Another consideration in establishing an alcohol policy is the statement in the Social Standards of the Church of the United Brethren in Christ, which says “…the abuse of alcoholic beverages is harmful to our physical bodies and is a detriment to the best stewardship and witness of our lives. Therefore, we urge all of our members to avoid using alcoholic beverages.”
An additional example for consideration is one in which the University is providing financial resources to enable an employee to attend a conference; he or she is considered to be representing the University at programmed activities and meals of the conference but not during social events outside of the conference program.
Finally, the task force believes that the Student Development Office should provide ample educational resources to students in the traditional undergraduate program to enable those students to make wise decisions about alcohol use, both while they are at Huntington University and after they leave the institution.
Tobacco is not mentioned in the Bible. However, the need to be good stewards of our own bodies (I Corinthians 6:20) implies that the use of tobacco is not a wise choice for Christians. The harmful effects of tobacco use are well known in modern societies. Certainly the impacts of tobacco use would not enhance the quality of community life on the Huntington University campus.
Gambling, according to the Social Standards of the Church of the United Brethren in Christ “...stimulates the desire to get something for nothing and…seeks material gain by a fatalistic faith in chance.” As such, gambling violates the Bible’s emphasis on keeping free from the love of money (Hebrews 13:5). Christian stewardship of money and the Christ-centered focus of life at Huntington University certainly would not by enhanced by gambling.
Gambling is defined by the task force as risking one’s money for the chance to win more money, including lottery games. However, the following activities would not be considered as gambling: playing cards for chips but without an exchange of money, games or contests with minimal entry fees and a prize for the winner (for example, euchre tournaments), and fundraising raffles for charitable causes.
The Bible emphasizes that Christians should be careful in how they speak. For example, lies should be avoided (Proverbs 6:16-19), as should profanity (Exodus 20:7), gossip (Proverbs 20:19), and obscenity (Ephesians 5:4). Instead, Christians should focus on building up those around them through their speech (Ephesians 4:29).
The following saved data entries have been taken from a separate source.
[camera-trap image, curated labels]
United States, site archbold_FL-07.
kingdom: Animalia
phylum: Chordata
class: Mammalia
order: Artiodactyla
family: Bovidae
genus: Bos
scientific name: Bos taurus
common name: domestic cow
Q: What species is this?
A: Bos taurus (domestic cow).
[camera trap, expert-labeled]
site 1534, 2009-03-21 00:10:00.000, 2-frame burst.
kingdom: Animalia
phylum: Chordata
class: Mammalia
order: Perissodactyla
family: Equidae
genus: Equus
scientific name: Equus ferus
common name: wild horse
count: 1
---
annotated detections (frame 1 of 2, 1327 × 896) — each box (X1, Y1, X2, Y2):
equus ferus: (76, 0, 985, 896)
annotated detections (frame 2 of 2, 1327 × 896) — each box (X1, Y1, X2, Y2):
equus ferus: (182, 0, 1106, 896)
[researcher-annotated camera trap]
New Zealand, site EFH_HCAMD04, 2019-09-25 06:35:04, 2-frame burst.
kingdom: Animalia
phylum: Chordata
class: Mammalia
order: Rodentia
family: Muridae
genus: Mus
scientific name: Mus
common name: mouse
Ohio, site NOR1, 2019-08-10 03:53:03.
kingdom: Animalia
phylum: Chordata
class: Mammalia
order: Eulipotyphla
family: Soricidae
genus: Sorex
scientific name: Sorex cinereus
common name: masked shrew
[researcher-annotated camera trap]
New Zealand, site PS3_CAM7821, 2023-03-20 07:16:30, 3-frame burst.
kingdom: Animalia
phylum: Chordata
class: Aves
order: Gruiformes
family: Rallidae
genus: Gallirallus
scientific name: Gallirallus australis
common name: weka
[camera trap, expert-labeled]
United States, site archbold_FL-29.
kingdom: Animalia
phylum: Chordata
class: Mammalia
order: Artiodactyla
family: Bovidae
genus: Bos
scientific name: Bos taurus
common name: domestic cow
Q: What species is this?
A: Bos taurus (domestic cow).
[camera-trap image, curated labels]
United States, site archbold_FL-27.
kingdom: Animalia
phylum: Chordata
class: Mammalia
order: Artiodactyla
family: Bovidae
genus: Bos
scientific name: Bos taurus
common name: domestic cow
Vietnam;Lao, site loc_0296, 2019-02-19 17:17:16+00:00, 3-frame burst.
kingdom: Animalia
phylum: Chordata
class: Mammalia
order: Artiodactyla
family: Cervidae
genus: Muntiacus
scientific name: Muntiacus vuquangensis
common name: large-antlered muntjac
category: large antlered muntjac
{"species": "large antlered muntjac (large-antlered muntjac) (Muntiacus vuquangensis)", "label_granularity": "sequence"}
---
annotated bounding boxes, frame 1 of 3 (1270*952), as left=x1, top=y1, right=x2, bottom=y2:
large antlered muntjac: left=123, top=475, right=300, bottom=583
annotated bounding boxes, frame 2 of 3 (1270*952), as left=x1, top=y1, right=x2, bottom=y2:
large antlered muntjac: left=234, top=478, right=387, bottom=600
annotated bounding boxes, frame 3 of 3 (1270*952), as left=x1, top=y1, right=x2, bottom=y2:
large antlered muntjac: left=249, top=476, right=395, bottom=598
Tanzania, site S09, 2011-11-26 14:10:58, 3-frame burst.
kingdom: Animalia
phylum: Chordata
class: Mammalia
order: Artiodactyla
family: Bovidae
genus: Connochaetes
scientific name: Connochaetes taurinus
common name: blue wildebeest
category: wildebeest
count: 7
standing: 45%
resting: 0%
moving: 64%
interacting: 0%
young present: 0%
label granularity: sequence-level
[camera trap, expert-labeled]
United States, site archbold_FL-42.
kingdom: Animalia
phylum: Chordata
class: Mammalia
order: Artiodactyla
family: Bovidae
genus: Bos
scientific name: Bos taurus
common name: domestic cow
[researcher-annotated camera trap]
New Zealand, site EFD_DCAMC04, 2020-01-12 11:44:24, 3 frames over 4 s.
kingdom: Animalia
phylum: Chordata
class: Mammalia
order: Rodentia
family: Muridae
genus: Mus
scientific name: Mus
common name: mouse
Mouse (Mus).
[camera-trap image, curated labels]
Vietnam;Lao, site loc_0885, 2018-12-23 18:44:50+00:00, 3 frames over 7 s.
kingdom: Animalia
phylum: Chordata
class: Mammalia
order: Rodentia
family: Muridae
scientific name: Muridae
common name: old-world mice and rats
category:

In addition to the Biblical principle, the principle of community suggests that Huntington University would be more Christ-like if employees and students would consider those Biblical guidelines when engaging in conversations, whether they are on-campus or off-campus.
The field of entertainment presents some challenges for Christians. For example, dancing is not forbidden in the Bible but has sometimes been viewed negatively by Christians because of its association with other undesirable behaviors. R-rated movies have been a concern because the content of many of those movies is not compatible with the Christian standards that Huntington University supports. The developmental principle suggests that students may benefit from some guidance in making mature decisions about entertainment. The principle of community supports the desirability of being particularly sensitive to Christian principles when dealing with entertainment on-campus.
The Bible urges Christians to respect the laws of the society in which they live (Romans 13:1). However, the Bible also points out that if societal laws are in conflict with God’s laws, then God’s laws should take precedence (Acts 5:28-29).